Узнал он это случайно, из новостей местных, что теперь читай, хочешь в Гвинее Биссау, хочешь в Монголии. Был бы этот говенный ящичек с монитором. И модем. И немного денег на «всемирную паутину». Слово-то какое. Полезнейшая вещь и притом гнуснейшая. Письма нужно писать перьевыми ручками и на балконах стоять утром, когда смена с завода машиностроительного возвращается. Дались тебе эти заводы. Были, и нет их. Стервы офисные по утрам идут ровными колоннами. В топах.


… Он засмотрелся. Соборы из белого камня образовывали какую-то сказочную, до восторга, крепость. Четыре их осталось из двух десятков. Лодка приближалась и расступалось чудо бытия. Открывался городок. Был вечер, и почти все жители вышли к реке. Над низким сырым берегом — будочки. Воду брать.

Лодок стояло и лежало столько, сколько, наверное, жителей в городе и было. Не такие, как на Неве и Ладоге. У здешних киль круто. Здесь никто не мыслил себя без лодки. На противоположном берегу лежали штабеля бревен. Кругляк. И кора на берегу. Лежать на ней так хочется. Гораздо лучше белого песка на дюнах. Но каждому — свое. Нас нет здесь давно. Мы умерли в один из ясных осенних дней лет так одиннадцать назад и похоронены, каждый по-своему. Кто в дюнах, а кто под корой и штабелями. Нас не дождутся тихие кладбища исторической Родины. Скорее — топки котельных в городе большом и шумном. Только в котельной тихо. Пламя гудит, и котельных дел мастер пламя регулирует. А то, что вы видите, — не мы. Это иллюзия. Умственная голограмма…

Гремели цепи на лодках и стучали моторы. В озеро уходили рыбаки. Гремели колокольца на коровьих шеях. Медленно подступало то междувременье, которое и есть белая ночь.

У берега в песке догнивал пароходик. Уже и названия было не прочесть.

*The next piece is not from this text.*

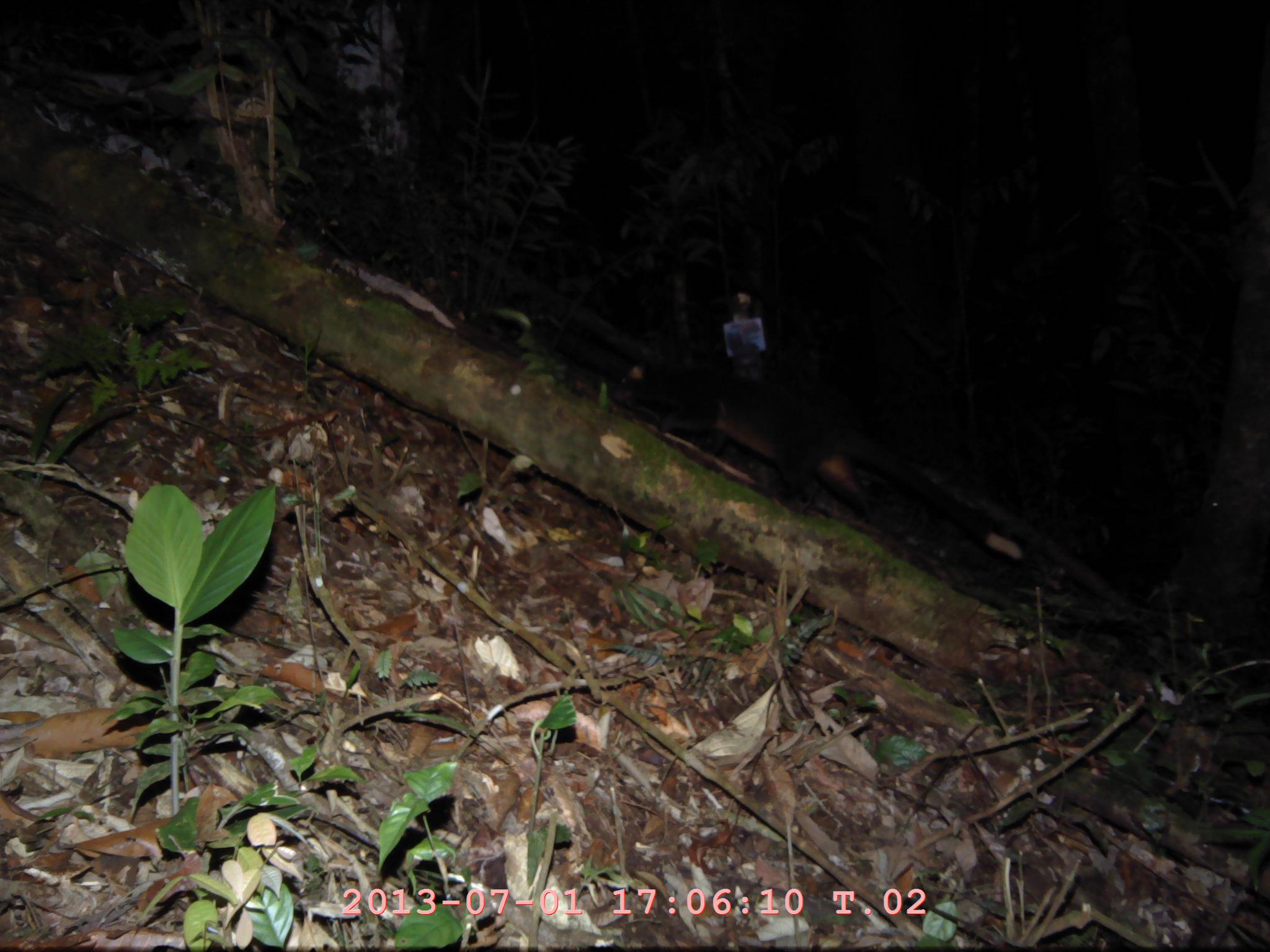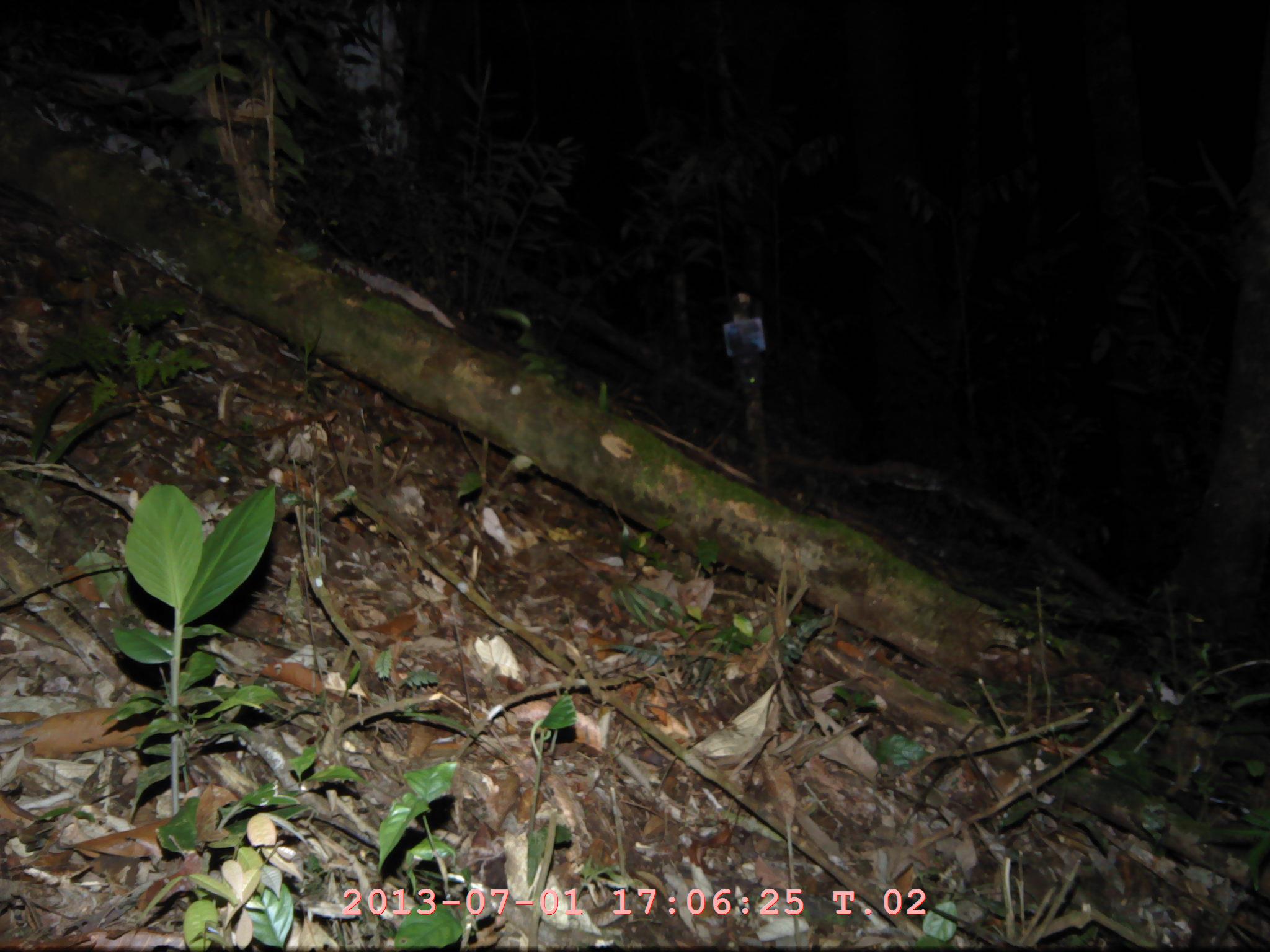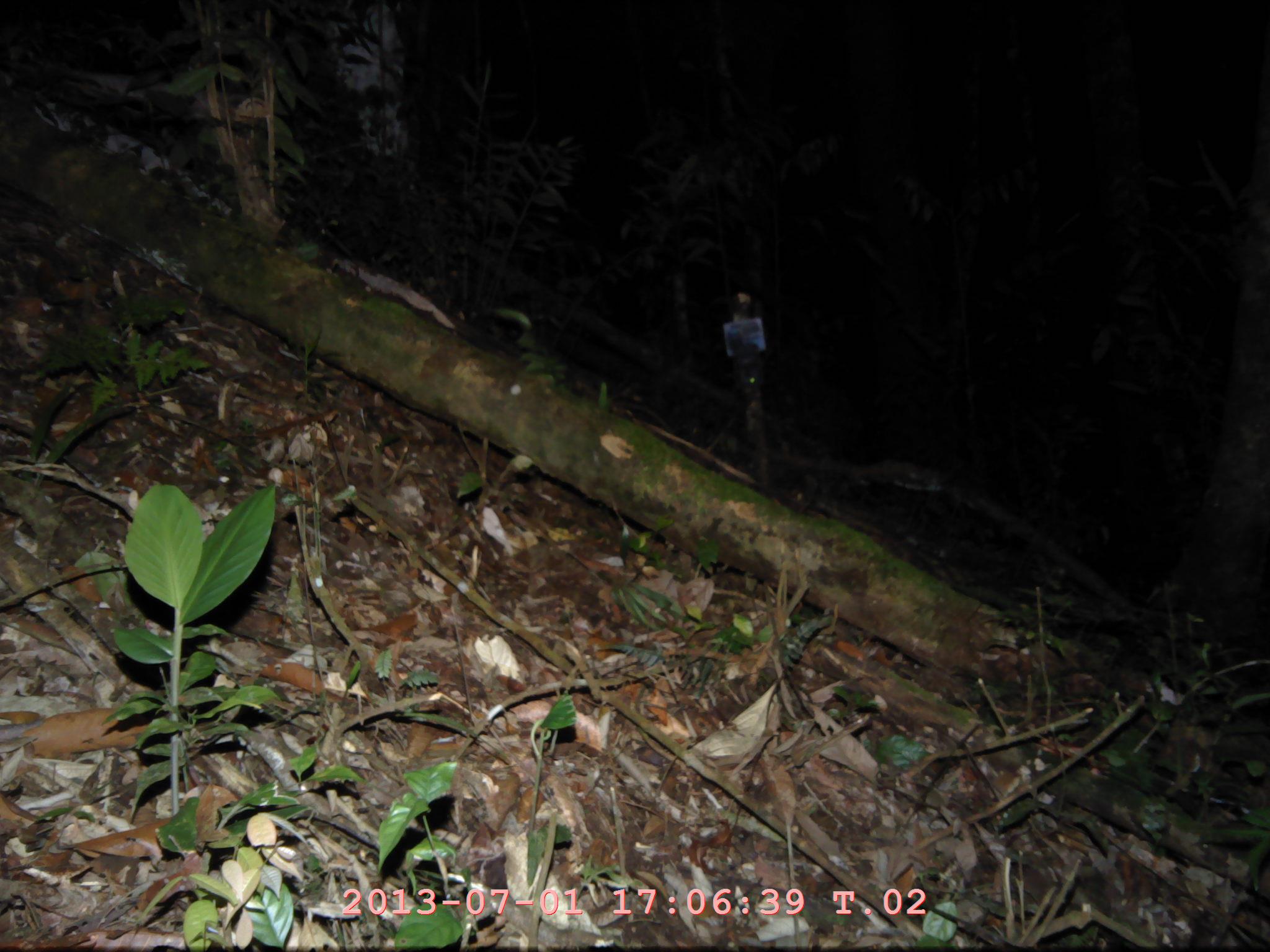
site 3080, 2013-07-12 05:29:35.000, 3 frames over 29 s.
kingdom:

Номер в гостинице «Каргополочка». Ему бы поселиться «поэлитней». Или — полдома с холодильником и дорожками вязаными. Роскошь тепла от печи с березовыми полешками. Другое многое. Но целесообразней было жить здесь. Просто отдельный номер с телевизором, холодильником и душем в коридоре. При том, что водопровода в городе в полном понимании этого слова не было, а вода, вытекающая из кранов и труб, была плодом различных технических ухищрений.

Все было убрано и отмыто. Только запах мужского дезодоранта стоял неискоренимо. Не дай бог, кто-то натирается дерьмом из тюбика. Его начнут сживать со света. Будь ты хоть электрик, хоть директор департамента.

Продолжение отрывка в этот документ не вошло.